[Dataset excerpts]
##########

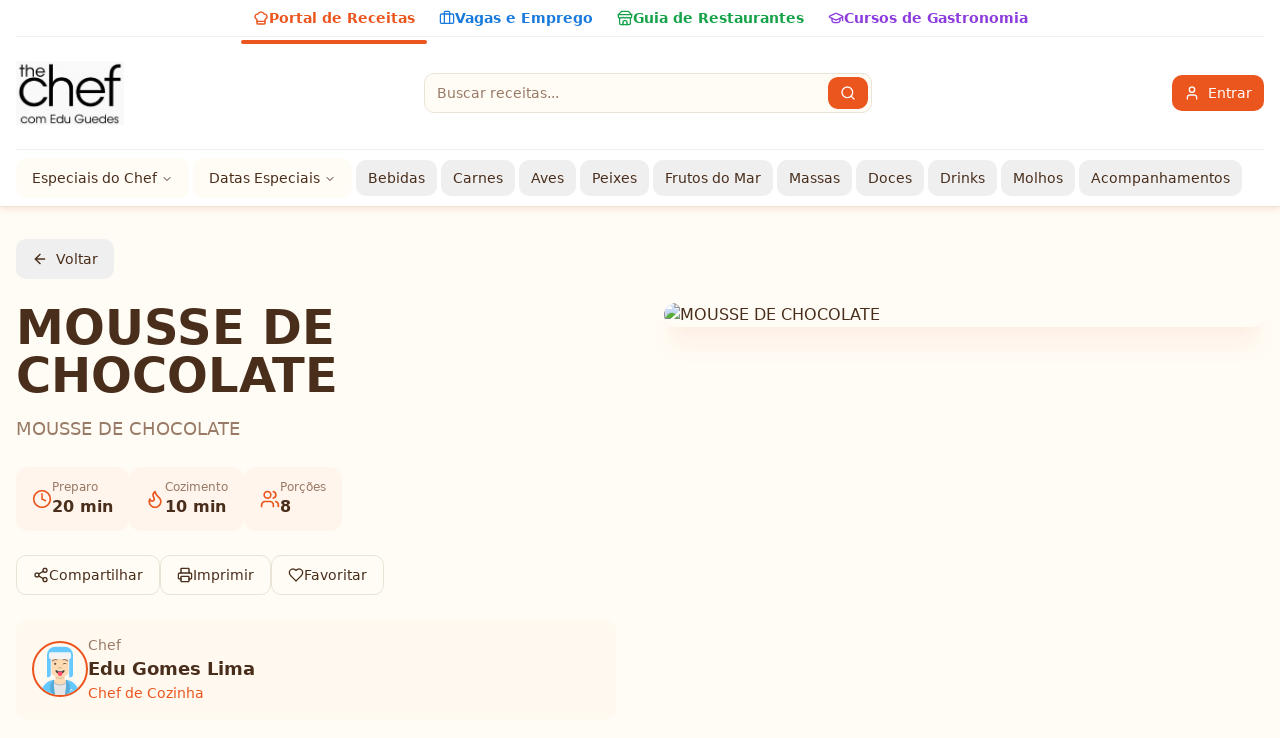

--- FILE ---
content_type: image/svg+xml
request_url: https://api.dicebear.com/7.x/avataaars/svg?seed=default
body_size: 1773
content:
<svg xmlns="http://www.w3.org/2000/svg" viewBox="0 0 280 280" fill="none" shape-rendering="auto"><metadata xmlns:rdf="http://www.w3.org/1999/02/22-rdf-syntax-ns#" xmlns:xsi="http://www.w3.org/2001/XMLSchema-instance" xmlns:dc="http://purl.org/dc/elements/1.1/" xmlns:dcterms="http://purl.org/dc/terms/"><rdf:RDF><rdf:Description><dc:title>Avataaars</dc:title><dc:creator>Pablo Stanley</dc:creator><dc:source xsi:type="dcterms:URI">https://avataaars.com/</dc:source><dcterms:license xsi:type="dcterms:URI">https://avataaars.com/</dcterms:license><dc:rights>Remix of „Avataaars” (https://avataaars.com/) by „Pablo Stanley”, licensed under „Free for personal and commercial use” (https://avataaars.com/)</dc:rights></rdf:Description></rdf:RDF></metadata><mask id="viewboxMask"><rect width="280" height="280" rx="0" ry="0" x="0" y="0" fill="#fff" /></mask><g mask="url(#viewboxMask)"><g transform="translate(8)"><path d="M132 36a56 56 0 0 0-56 56v6.17A12 12 0 0 0 66 110v14a12 12 0 0 0 10.3 11.88 56.04 56.04 0 0 0 31.7 44.73v18.4h-4a72 72 0 0 0-72 72v9h200v-9a72 72 0 0 0-72-72h-4v-18.39a56.04 56.04 0 0 0 31.7-44.73A12 12 0 0 0 198 124v-14a12 12 0 0 0-10-11.83V92a56 56 0 0 0-56-56Z" fill="#ffdbb4"/><path d="M108 180.61v8a55.79 55.79 0 0 0 24 5.39c8.59 0 16.73-1.93 24-5.39v-8a55.79 55.79 0 0 1-24 5.39 55.79 55.79 0 0 1-24-5.39Z" fill="#000" fill-opacity=".1"/><g transform="translate(0 170)"><path d="M132.5 51.83c18.5 0 33.5-9.62 33.5-21.48 0-.36-.01-.7-.04-1.06A72 72 0 0 1 232 101.04V110H32v-8.95a72 72 0 0 1 67.05-71.83c-.03.37-.05.75-.05 1.13 0 11.86 15 21.48 33.5 21.48Z" fill="#E6E6E6"/><path d="M132.5 58.76c21.89 0 39.63-12.05 39.63-26.91 0-.6-.02-1.2-.08-1.8-2-.33-4.03-.59-6.1-.76.04.35.05.7.05 1.06 0 11.86-15 21.48-33.5 21.48S99 42.2 99 30.35c0-.38.02-.76.05-1.13-2.06.14-4.08.36-6.08.67-.07.65-.1 1.3-.1 1.96 0 14.86 17.74 26.91 39.63 26.91Z" fill="#000" fill-opacity=".16"/><path d="M100.78 29.12 101 28c-2.96.05-6 1-6 1l-.42.66A72.01 72.01 0 0 0 32 101.06V110h74s-10.7-51.56-5.24-80.8l.02-.08ZM158 110s11-53 5-82c2.96.05 6 1 6 1l.42.66a72.01 72.01 0 0 1 62.58 71.4V110h-74Z" fill="#65c9ff"/><path d="M101 28c-6 29 5 82 5 82H90L76 74l6-9-6-6 19-30s3.04-.95 6-1ZM163 28c6 29-5 82-5 82h16l14-36-6-9 6-6-19-30s-3.04-.95-6-1Z" fill-rule="evenodd" clip-rule="evenodd" fill="#000" fill-opacity=".15"/><path d="m183.42 85.77.87-2.24 6.27-4.7a4 4 0 0 1 4.85.05l6.6 5.12-18.59 1.77Z" fill="#E6E6E6"/></g><g transform="translate(78 134)"><path fill-rule="evenodd" clip-rule="evenodd" d="M29 15.6C30.41 25.24 41.06 33 54 33c12.97 0 23.65-7.82 25-18.26.1-.4-.22-1.74-2.17-1.74H31.17c-1.79 0-2.3 1.24-2.17 2.6Z" fill="#000" fill-opacity=".7"/><path d="M70 13H39a5 5 0 0 0 5 5h21a5 5 0 0 0 5-5Z" fill="#fff"/><path d="M43 23.5a1.88 1.88 0 0 0 0 .13v8.87a11.5 11.5 0 1 0 23 0v-8.87a1.62 1.62 0 0 0 0-.13c0-1.93-2.91-3.5-6.5-3.5-2.01 0-3.8.5-5 1.26a9.45 9.45 0 0 0-5-1.26c-3.59 0-6.5 1.57-6.5 3.5Z" fill="#FF4F6D"/></g><g transform="translate(104 122)"><path fill-rule="evenodd" clip-rule="evenodd" d="M16 8c0 4.42 5.37 8 12 8s12-3.58 12-8" fill="#000" fill-opacity=".16"/></g><g transform="translate(76 90)"><g fill="#000" fill-opacity=".6"><path d="M36 22a6 6 0 1 1-12 0 6 6 0 0 1 12 0Z"/><path fill-rule="evenodd" clip-rule="evenodd" d="M70.6 24.96c1.59-3.92 5.55-6.86 10.37-7.2 4.8-.33 9.12 2 11.24 5.64.63 1.09-.1 2.06-.93 1.43-2.6-1.93-6.15-3-10-2.73A15.13 15.13 0 0 0 71.95 26c-.84.78-1.81.1-1.35-1.04Z"/></g></g><g transform="translate(76 82)"><path d="M15.63 17.16c3.92-5.51 14.65-8.6 23.9-6.33a2 2 0 1 0 .95-3.88c-10.74-2.64-23.17.94-28.11 7.9a2 2 0 0 0 3.26 2.3ZM96.37 17.16c-3.91-5.51-14.65-8.6-23.9-6.33a2 2 0 1 1-.95-3.88c10.74-2.64 23.17.94 28.11 7.9a2 2 0 0 1-3.26 2.3Z" fill="#000" fill-opacity=".6"/></g><g transform="translate(-1)"><path d="M86.67 68H64v112.91a4.09 4.09 0 0 0 4.09 4.1 18.58 18.58 0 0 0 18.58-18.6V68ZM202 68h-22.67v112.91a4.09 4.09 0 0 0 4.09 4.1A18.58 18.58 0 0 0 202 166.4V68Z" fill="#F4F4F4"/><path d="M63 64a44 44 0 0 1 44-44h52a44 44 0 0 1 44 44v104.6a16.4 16.4 0 0 1-16.4 16.4c-1.98 0-3.6-1.62-3.6-3.6V74H83v94.6A16.4 16.4 0 0 1 66.6 185c-1.99 0-3.6-1.62-3.6-3.6V64Z" fill="#65c9ff"/><rect x="74" y="52" width="118" height="36" rx="8" fill="#000" fill-opacity=".1"/><rect x="74" y="50" width="118" height="36" rx="8" fill="#F4F4F4"/></g><g transform="translate(49 72)"></g><g transform="translate(62 42)"></g></g></g></svg>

##########

**TO DO:** None of the pictures should appear, though every line of the data above must be reproduced exactly.

**WRITTEN ANSWER:**
--- FILE ---
content_type: image/svg+xml
request_url: https://api.dicebear.com/7.x/avataaars/svg?seed=default
body_size: 1773
content:
<svg xmlns="http://www.w3.org/2000/svg" viewBox="0 0 280 280" fill="none" shape-rendering="auto"><metadata xmlns:rdf="http://www.w3.org/1999/02/22-rdf-syntax-ns#" xmlns:xsi="http://www.w3.org/2001/XMLSchema-instance" xmlns:dc="http://purl.org/dc/elements/1.1/" xmlns:dcterms="http://purl.org/dc/terms/"><rdf:RDF><rdf:Description><dc:title>Avataaars</dc:title><dc:creator>Pablo Stanley</dc:creator><dc:source xsi:type="dcterms:URI">https://avataaars.com/</dc:source><dcterms:license xsi:type="dcterms:URI">https://avataaars.com/</dcterms:license><dc:rights>Remix of „Avataaars” (https://avataaars.com/) by „Pablo Stanley”, licensed under „Free for personal and commercial use” (https://avataaars.com/)</dc:rights></rdf:Description></rdf:RDF></metadata><mask id="viewboxMask"><rect width="280" height="280" rx="0" ry="0" x="0" y="0" fill="#fff" /></mask><g mask="url(#viewboxMask)"><g transform="translate(8)"><path d="M132 36a56 56 0 0 0-56 56v6.17A12 12 0 0 0 66 110v14a12 12 0 0 0 10.3 11.88 56.04 56.04 0 0 0 31.7 44.73v18.4h-4a72 72 0 0 0-72 72v9h200v-9a72 72 0 0 0-72-72h-4v-18.39a56.04 56.04 0 0 0 31.7-44.73A12 12 0 0 0 198 124v-14a12 12 0 0 0-10-11.83V92a56 56 0 0 0-56-56Z" fill="#ffdbb4"/><path d="M108 180.61v8a55.79 55.79 0 0 0 24 5.39c8.59 0 16.73-1.93 24-5.39v-8a55.79 55.79 0 0 1-24 5.39 55.79 55.79 0 0 1-24-5.39Z" fill="#000" fill-opacity=".1"/><g transform="translate(0 170)"><path d="M132.5 51.83c18.5 0 33.5-9.62 33.5-21.48 0-.36-.01-.7-.04-1.06A72 72 0 0 1 232 101.04V110H32v-8.95a72 72 0 0 1 67.05-71.83c-.03.37-.05.75-.05 1.13 0 11.86 15 21.48 33.5 21.48Z" fill="#E6E6E6"/><path d="M132.5 58.76c21.89 0 39.63-12.05 39.63-26.91 0-.6-.02-1.2-.08-1.8-2-.33-4.03-.59-6.1-.76.04.35.05.7.05 1.06 0 11.86-15 21.48-33.5 21.48S99 42.2 99 30.35c0-.38.02-.76.05-1.13-2.06.14-4.08.36-6.08.67-.07.65-.1 1.3-.1 1.96 0 14.86 17.74 26.91 39.63 26.91Z" fill="#000" fill-opacity=".16"/><path d="M100.78 29.12 101 28c-2.96.05-6 1-6 1l-.42.66A72.01 72.01 0 0 0 32 101.06V110h74s-10.7-51.56-5.24-80.8l.02-.08ZM158 110s11-53 5-82c2.96.05 6 1 6 1l.42.66a72.01 72.01 0 0 1 62.58 71.4V110h-74Z" fill="#65c9ff"/><path d="M101 28c-6 29 5 82 5 82H90L76 74l6-9-6-6 19-30s3.04-.95 6-1ZM163 28c6 29-5 82-5 82h16l14-36-6-9 6-6-19-30s-3.04-.95-6-1Z" fill-rule="evenodd" clip-rule="evenodd" fill="#000" fill-opacity=".15"/><path d="m183.42 85.77.87-2.24 6.27-4.7a4 4 0 0 1 4.85.05l6.6 5.12-18.59 1.77Z" fill="#E6E6E6"/></g><g transform="translate(78 134)"><path fill-rule="evenodd" clip-rule="evenodd" d="M29 15.6C30.41 25.24 41.06 33 54 33c12.97 0 23.65-7.82 25-18.26.1-.4-.22-1.74-2.17-1.74H31.17c-1.79 0-2.3 1.24-2.17 2.6Z" fill="#000" fill-opacity=".7"/><path d="M70 13H39a5 5 0 0 0 5 5h21a5 5 0 0 0 5-5Z" fill="#fff"/><path d="M43 23.5a1.88 1.88 0 0 0 0 .13v8.87a11.5 11.5 0 1 0 23 0v-8.87a1.62 1.62 0 0 0 0-.13c0-1.93-2.91-3.5-6.5-3.5-2.01 0-3.8.5-5 1.26a9.45 9.45 0 0 0-5-1.26c-3.59 0-6.5 1.57-6.5 3.5Z" fill="#FF4F6D"/></g><g transform="translate(104 122)"><path fill-rule="evenodd" clip-rule="evenodd" d="M16 8c0 4.42 5.37 8 12 8s12-3.58 12-8" fill="#000" fill-opacity=".16"/></g><g transform="translate(76 90)"><g fill="#000" fill-opacity=".6"><path d="M36 22a6 6 0 1 1-12 0 6 6 0 0 1 12 0Z"/><path fill-rule="evenodd" clip-rule="evenodd" d="M70.6 24.96c1.59-3.92 5.55-6.86 10.37-7.2 4.8-.33 9.12 2 11.24 5.64.63 1.09-.1 2.06-.93 1.43-2.6-1.93-6.15-3-10-2.73A15.13 15.13 0 0 0 71.95 26c-.84.78-1.81.1-1.35-1.04Z"/></g></g><g transform="translate(76 82)"><path d="M15.63 17.16c3.92-5.51 14.65-8.6 23.9-6.33a2 2 0 1 0 .95-3.88c-10.74-2.64-23.17.94-28.11 7.9a2 2 0 0 0 3.26 2.3ZM96.37 17.16c-3.91-5.51-14.65-8.6-23.9-6.33a2 2 0 1 1-.95-3.88c10.74-2.64 23.17.94 28.11 7.9a2 2 0 0 1-3.26 2.3Z" fill="#000" fill-opacity=".6"/></g><g transform="translate(-1)"><path d="M86.67 68H64v112.91a4.09 4.09 0 0 0 4.09 4.1 18.58 18.58 0 0 0 18.58-18.6V68ZM202 68h-22.67v112.91a4.09 4.09 0 0 0 4.09 4.1A18.58 18.58 0 0 0 202 166.4V68Z" fill="#F4F4F4"/><path d="M63 64a44 44 0 0 1 44-44h52a44 44 0 0 1 44 44v104.6a16.4 16.4 0 0 1-16.4 16.4c-1.98 0-3.6-1.62-3.6-3.6V74H83v94.6A16.4 16.4 0 0 1 66.6 185c-1.99 0-3.6-1.62-3.6-3.6V64Z" fill="#65c9ff"/><rect x="74" y="52" width="118" height="36" rx="8" fill="#000" fill-opacity=".1"/><rect x="74" y="50" width="118" height="36" rx="8" fill="#F4F4F4"/></g><g transform="translate(49 72)"></g><g transform="translate(62 42)"></g></g></g></svg>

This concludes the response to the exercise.